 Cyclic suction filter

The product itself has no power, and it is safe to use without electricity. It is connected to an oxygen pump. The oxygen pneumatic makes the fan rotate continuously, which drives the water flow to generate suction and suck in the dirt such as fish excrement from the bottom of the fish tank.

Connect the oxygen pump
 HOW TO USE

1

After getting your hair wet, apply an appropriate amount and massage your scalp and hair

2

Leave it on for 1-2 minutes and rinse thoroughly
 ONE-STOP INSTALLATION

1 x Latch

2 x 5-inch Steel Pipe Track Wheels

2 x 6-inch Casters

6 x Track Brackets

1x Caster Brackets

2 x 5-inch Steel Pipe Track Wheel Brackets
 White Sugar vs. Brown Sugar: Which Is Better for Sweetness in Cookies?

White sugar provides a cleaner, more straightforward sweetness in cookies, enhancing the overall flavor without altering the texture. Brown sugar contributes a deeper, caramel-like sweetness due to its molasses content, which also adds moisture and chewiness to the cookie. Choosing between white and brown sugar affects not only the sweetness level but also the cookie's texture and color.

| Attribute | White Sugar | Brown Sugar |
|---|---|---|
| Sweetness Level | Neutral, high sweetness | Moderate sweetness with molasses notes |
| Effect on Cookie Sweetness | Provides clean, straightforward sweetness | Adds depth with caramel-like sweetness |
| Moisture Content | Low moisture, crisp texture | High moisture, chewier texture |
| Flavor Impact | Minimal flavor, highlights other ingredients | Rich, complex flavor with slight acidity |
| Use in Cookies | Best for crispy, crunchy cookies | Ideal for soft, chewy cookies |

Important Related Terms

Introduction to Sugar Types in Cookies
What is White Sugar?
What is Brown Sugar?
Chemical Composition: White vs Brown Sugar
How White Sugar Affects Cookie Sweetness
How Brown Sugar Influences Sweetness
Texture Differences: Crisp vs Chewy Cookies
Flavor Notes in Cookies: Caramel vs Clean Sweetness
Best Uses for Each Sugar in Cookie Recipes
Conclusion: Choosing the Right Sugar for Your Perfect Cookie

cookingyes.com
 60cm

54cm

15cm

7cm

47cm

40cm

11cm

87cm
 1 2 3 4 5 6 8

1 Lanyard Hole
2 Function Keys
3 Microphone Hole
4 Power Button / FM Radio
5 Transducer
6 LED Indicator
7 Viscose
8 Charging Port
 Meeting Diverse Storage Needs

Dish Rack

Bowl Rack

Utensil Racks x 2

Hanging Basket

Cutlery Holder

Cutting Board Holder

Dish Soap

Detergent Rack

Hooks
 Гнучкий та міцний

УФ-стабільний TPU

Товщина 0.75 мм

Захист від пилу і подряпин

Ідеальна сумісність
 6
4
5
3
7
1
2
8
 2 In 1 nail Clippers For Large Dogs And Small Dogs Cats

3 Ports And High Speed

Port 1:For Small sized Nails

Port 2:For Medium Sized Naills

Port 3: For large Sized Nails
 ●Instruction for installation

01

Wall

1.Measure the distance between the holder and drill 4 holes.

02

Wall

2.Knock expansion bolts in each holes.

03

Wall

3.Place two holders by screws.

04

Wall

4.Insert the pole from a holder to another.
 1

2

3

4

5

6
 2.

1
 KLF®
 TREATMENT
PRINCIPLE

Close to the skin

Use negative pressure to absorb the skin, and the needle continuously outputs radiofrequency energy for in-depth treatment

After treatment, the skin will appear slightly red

* **Activity**
Copy out precisely the lines from the line with "2 In 1 nail" to the line with "Close to the skin" in the material above, including those two lines and omitting all the rest.

* **Answer to this task**
 2 In 1 nail Clippers For Large Dogs And Small Dogs Cats

3 Ports And High Speed

Port 1:For Small sized Nails

Port 2:For Medium Sized Naills

Port 3: For large Sized Nails
 ●Instruction for installation

01

Wall

1.Measure the distance between the holder and drill 4 holes.

02

Wall

2.Knock expansion bolts in each holes.

03

Wall

3.Place two holders by screws.

04

Wall

4.Insert the pole from a holder to another.
 1

2

3

4

5

6
 2.

1
 KLF®
 TREATMENT
PRINCIPLE

Close to the skin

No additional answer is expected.